I realise Stoat has already covered this, but I thought I would also briefly discuss it here. I posted a couple of tweets, that got quite a lot of responses, about the economic impacts of climate change, that tried to address a question that has bothered me (and others, it seems). Essentially, many economic analyses imply that even under quite substantial levels of warming, the economic impact of climate change will be ~10% of GDP and that, because of continued economic growth, this will occur in a world that is substantially richer than we are today. I realise that 10% of GDP is not negligible, but it also doesn’t seem consistent with the suggestion that we’re facing a climate crisis if we don’t soon substantially reduce our emissions. So, what’s going on here? Is it:
- The results from these economic analyses do indeed properly reflect the overall impact; the impact could be substantial (~10% of GDP) but we’ll be richer, can more easily deal with these impacts, and really shouldn’t be too concerned.
- Even though these economic analyses are reasonable, they’re really order of magnitude estimates, and so we should interpret ~10% as representing a large impact.
- Globally, these economic analyses are reasonable, but they largely ignore the distribution of the impacts; losses could be huge in regions that are poor and don’t contribute much to global GDP.
- The results from these economic analyses do indeed properly reflect the economic impact, but miss other substantive impacts that can’t easily be quantified.
- These results don’t really make sense if we end up warming by more than 3-4oC.
I should make clear that I’ve updated my points to include some suggested by other (H/T Andrew Dessler).
I don’t have a particularly good answer to my posed question. If pressed, I would go for a combination of 2, 3, and 4. It seems clear that there are large uncertainties, they clearly ignore some impacts that are difficult to quantify (the loss of coral reefs, for example), and probably under-estimate – or appear to – the human impact in regions that are poor. However, I still have a problem reconciling these type of estimates with the sense of urgency coming from others.
Maybe one solution is to give more weight to moral arguments (H/T Kyle Armour):
By what natural authority do we accrue the right to materially reengineer the only planet in the vast immensities of the universe known to harbor life?
On the other hand, maybe these economic analyses are still useful for guiding how we respond to climate change. For example, even though some of these analyses suggest that the impact could be modest, they do still suggest that there is a net benefit to emission reductions.

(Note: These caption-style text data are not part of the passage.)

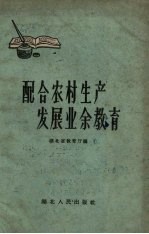 配合农村生产发展<em>业余</em>教育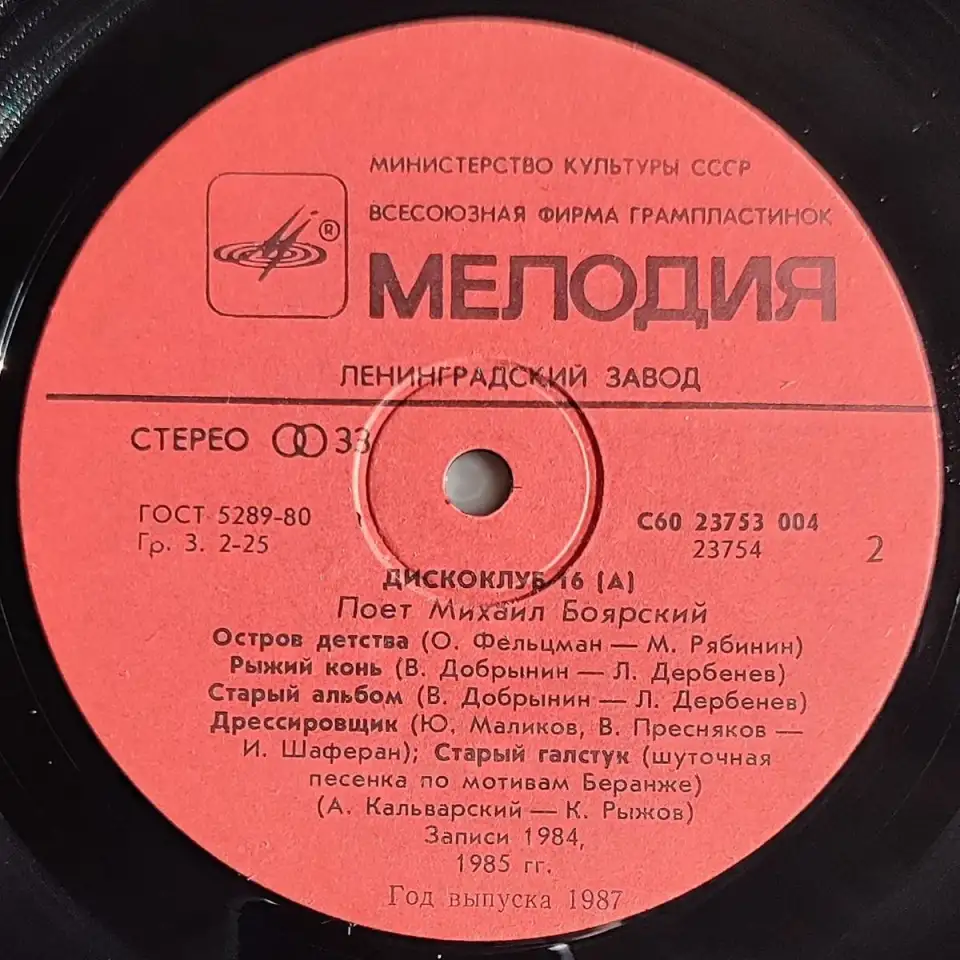 Грампластинка Дискоклуб-16 (А) (1987), фотография 6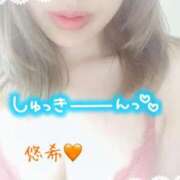 ヒメ日記 2025/04/21 13:18 投稿 悠希(ゆうき) 高知デリヘル倶楽部 人妻熟女専門店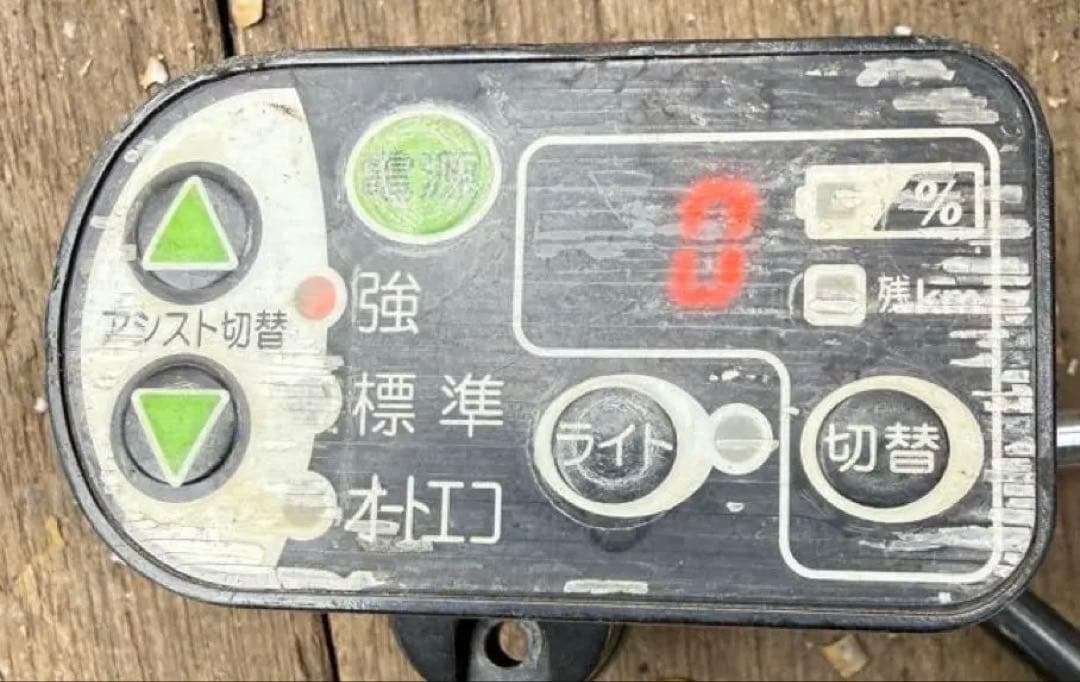 ヤマハ ブリヂストン 共用 手元スイッチ メインコントローラー X92-12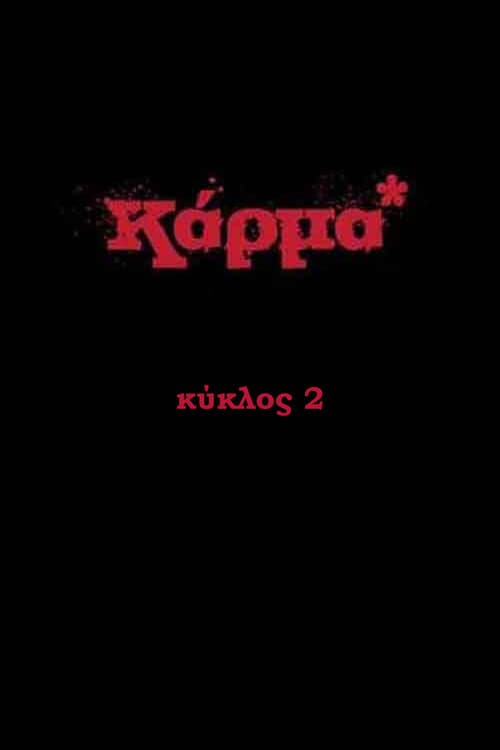 Karma Season 2 poster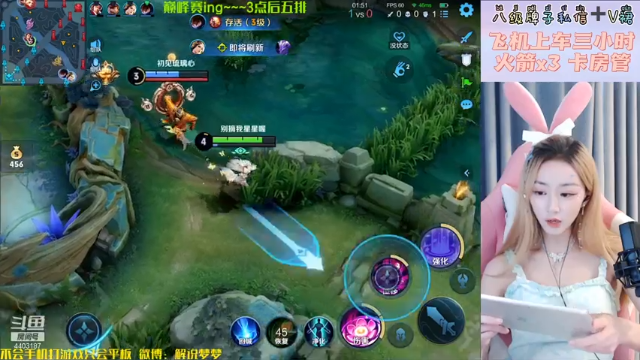 【2021-07-12 17点场】解说梦梦：万战万场貂蝉~巅峰+带粉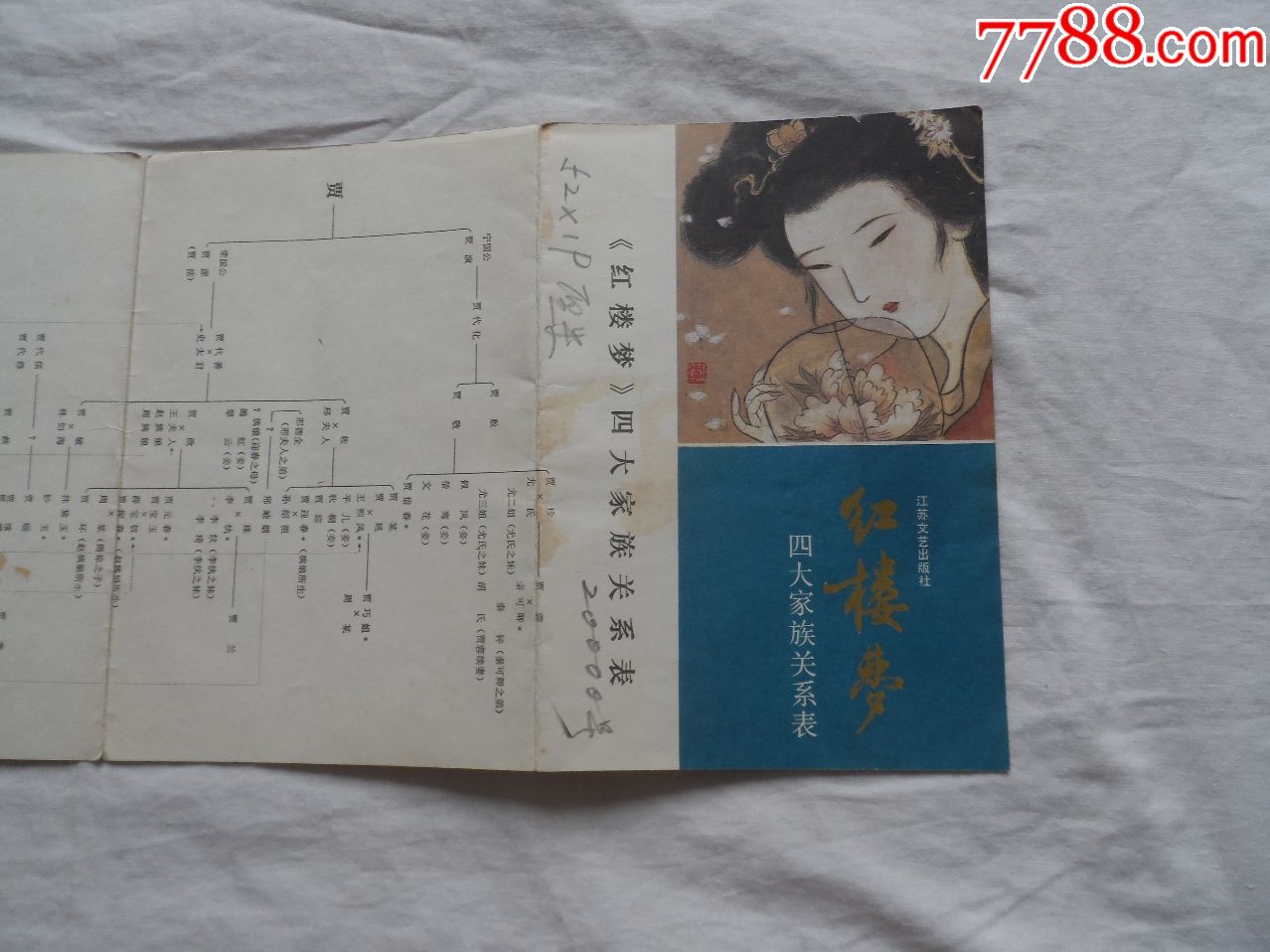 红楼梦四大家族关系表奴隶表江苏文艺出版社20180506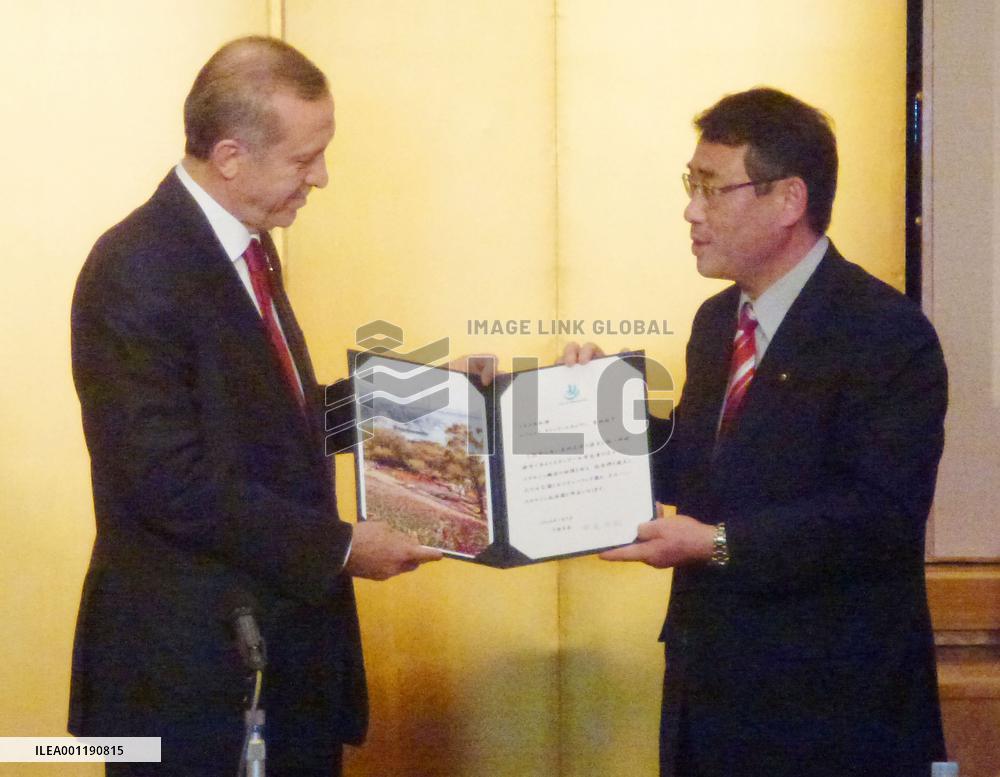 Turkish prime minister in Japan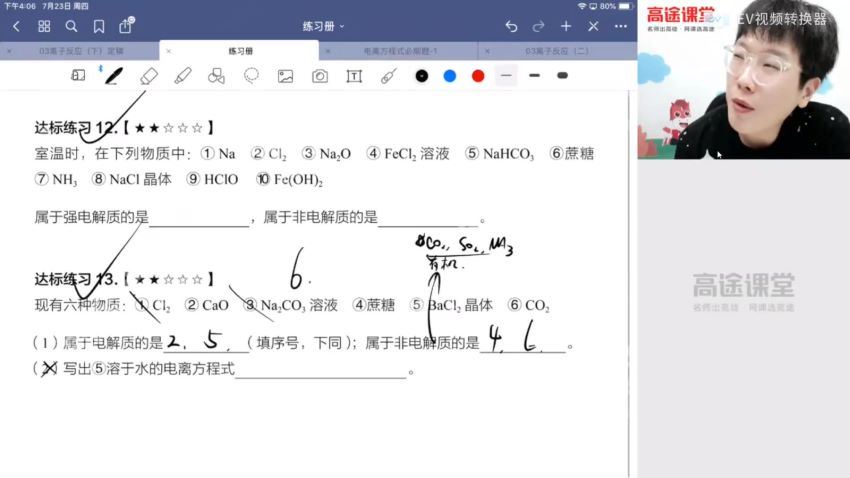 高途课堂-高一化学-吕子正【暑假班】2021，百度网盘(4.16G)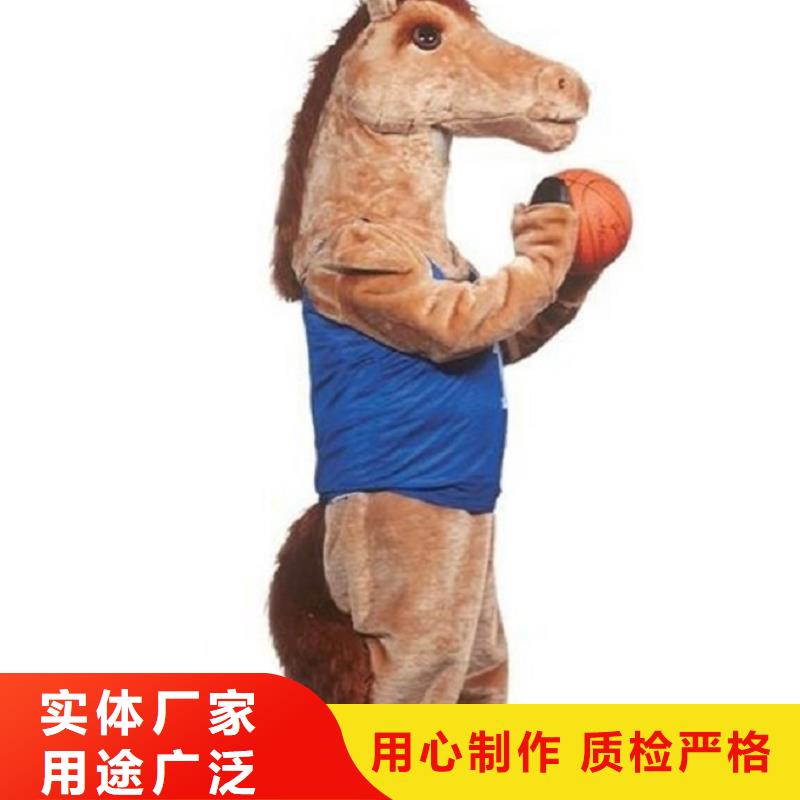 人偶服装订制定做厂家,玩偶服吉祥物质地良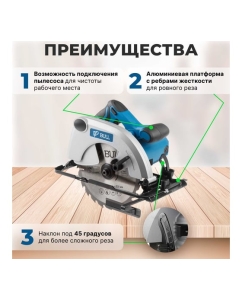 Купить Циркулярная пила BULL KS 1901 07018126  в E-mobi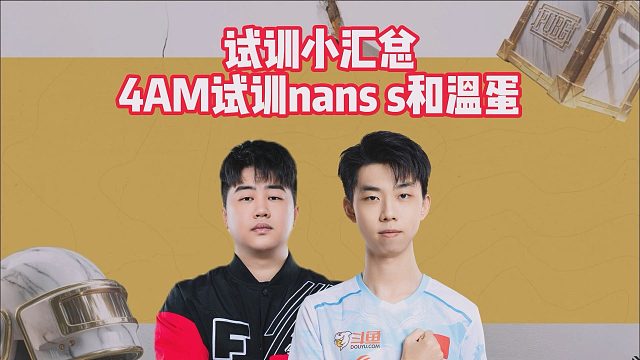 试训小汇总，4AM试训nanss和温蛋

What I would really like is to better understand the conditions under which these economic analyses are regarded as reasonable. It seems clear that there are levels of warming beyond which the damage estimates are clearly nonsense (DICE, for example, suggests that 10oC of warming would produce damages of about 28% of GDP). However, for relatively low levels of warming, maybe they’re fine. Where is the actual boundary? Also, maybe it needs to be clearer as to the goals of such modelling. Is it really to try and determine the economic impact in 2100, or is it mostly to guide what we do in the next decade, or so?
Something that I posed during the Twitter discussion was whether or not one could sanity check these kind of estimates. In physics, one can often do a basic back-of-the-envelope type of calculation to check if the result from a more complex analysis actually makes sense. Is that possible in this context, or is it simply too complicated? If the latter, what does this imply? Should we simply trust the numbers that pop out of these calculations, or can we say “sorry, that doesn’t seem to make sense”? If the latter, how does one avoid motivated reasoning?
Again, I don’t have good answers to these questions, so I’ll stop there. I’ll post some links below, some of which are papers suggested by Genevieve Guenther, that I really should find time to try and read.
Costing the Earth: A Numbers Game or a Moral Imperative? (paper by Gerard Roe suggesting that we should give greater weight to moral arguments).
Long-Term Macroeconomic Effects of Climate Change: A Cross-Country Analysis (paper suggesting that the economic impact of ~4.2MoC of warming would be ~7% of GDP, but which does suggest that this is probably conservative because it ignores rare disasters).
On Modeling and Interpreting the Economics of Catastrophic Climate Change (paper by Martin Weitzman about fat tails).
Limitations of integrated assessment models of climate change (paper by Frank Ackerman suggesting that IAMs have some serious limitations).
Climate Change Policy: What Do the Models Tell Us? (paper by Robert Pindyck suggesting that IAMs have fundamental flaws).